ETL and Real-time Data Warehousing
By Nena Marin, Sr. Solutions Architect, Pervasive Software
Real-time data warehousing is at the core of enterprise intelligence initiatives. Forecasting, trending and what to do next require freshest knowledge of what is happening now.
Pervasive Data Integrator (DI) provides workflow based ETL for real-time concurrent warehouse loading. As an example, the following integration process implements a Data Warehouse load using Pervasive DI.
In this dimensional model, the data warehouse is comprised of dimension and fact tables. The fact tables contain measures (like $ and units) and relationship to every dimension or attributes via foreign keys. The dimensional model provides a framework that is scalable yet standard across the enterprise.

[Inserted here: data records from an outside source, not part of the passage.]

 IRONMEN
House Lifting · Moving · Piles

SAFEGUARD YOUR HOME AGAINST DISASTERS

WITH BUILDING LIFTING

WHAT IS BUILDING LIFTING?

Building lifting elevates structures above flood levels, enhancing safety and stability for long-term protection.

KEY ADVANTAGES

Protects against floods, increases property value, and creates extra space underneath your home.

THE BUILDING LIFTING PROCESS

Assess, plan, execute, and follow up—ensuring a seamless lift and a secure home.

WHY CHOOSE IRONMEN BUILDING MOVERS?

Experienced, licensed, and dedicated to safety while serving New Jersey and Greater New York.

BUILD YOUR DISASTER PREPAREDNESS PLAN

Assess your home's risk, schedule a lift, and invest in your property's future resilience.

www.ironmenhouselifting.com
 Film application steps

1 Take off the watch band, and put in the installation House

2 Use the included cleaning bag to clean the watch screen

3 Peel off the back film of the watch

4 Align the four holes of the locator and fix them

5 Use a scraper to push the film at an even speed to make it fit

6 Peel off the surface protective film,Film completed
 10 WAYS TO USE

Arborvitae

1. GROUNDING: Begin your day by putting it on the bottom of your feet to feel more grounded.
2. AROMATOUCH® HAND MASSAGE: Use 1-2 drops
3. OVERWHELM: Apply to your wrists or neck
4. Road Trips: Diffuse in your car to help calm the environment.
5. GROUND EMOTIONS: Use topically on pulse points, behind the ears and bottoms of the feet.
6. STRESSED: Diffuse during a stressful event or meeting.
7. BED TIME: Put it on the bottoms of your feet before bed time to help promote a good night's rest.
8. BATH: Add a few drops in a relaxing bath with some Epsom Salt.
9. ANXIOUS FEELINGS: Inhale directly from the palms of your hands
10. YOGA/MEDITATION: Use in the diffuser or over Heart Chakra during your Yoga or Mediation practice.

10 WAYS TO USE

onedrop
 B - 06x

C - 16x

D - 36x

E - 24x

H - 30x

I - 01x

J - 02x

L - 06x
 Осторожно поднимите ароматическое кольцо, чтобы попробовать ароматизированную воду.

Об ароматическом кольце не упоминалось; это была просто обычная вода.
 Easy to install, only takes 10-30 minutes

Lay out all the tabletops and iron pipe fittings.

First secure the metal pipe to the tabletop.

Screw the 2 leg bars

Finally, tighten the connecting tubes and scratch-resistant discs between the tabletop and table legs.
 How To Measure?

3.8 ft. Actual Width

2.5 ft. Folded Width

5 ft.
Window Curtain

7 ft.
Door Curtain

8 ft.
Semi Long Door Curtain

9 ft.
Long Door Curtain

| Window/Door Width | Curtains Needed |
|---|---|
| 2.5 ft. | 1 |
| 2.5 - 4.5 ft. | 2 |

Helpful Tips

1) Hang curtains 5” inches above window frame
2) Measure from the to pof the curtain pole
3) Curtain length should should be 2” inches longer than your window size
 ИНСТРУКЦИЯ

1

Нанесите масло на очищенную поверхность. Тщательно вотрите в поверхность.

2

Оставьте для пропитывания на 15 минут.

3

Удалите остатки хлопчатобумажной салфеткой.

Pervasive DI process designer provides a canvas to create workflows for data warehouse loads. Each map/transformation node in the workflow loads a specific table; dimensions and facts. At load level 1, dimension tables without dependencies can be loaded concurrently. At load level 2, dimensions with downstream dependencies can be loaded concurrently. In this example, the Product_Dimension includes a foreign key to (or is downstream dependent on) the Product_Class_Dimension. Since fact tables contain foreign keys or dependencies to all dimensions, fact tables are loaded last in the workflow process.
Pervasive DI workflow offers seamless concurrency, native connectivity and SQL querying to join data from multiple sources. The pervasive ETL process designer also provides handy features like decision steps, email notification and a scripting language for custom source to target transformations. There are built in options to profile the ETL engine performance during your load processes.
Finally, processes are scheduled as tasks for automation.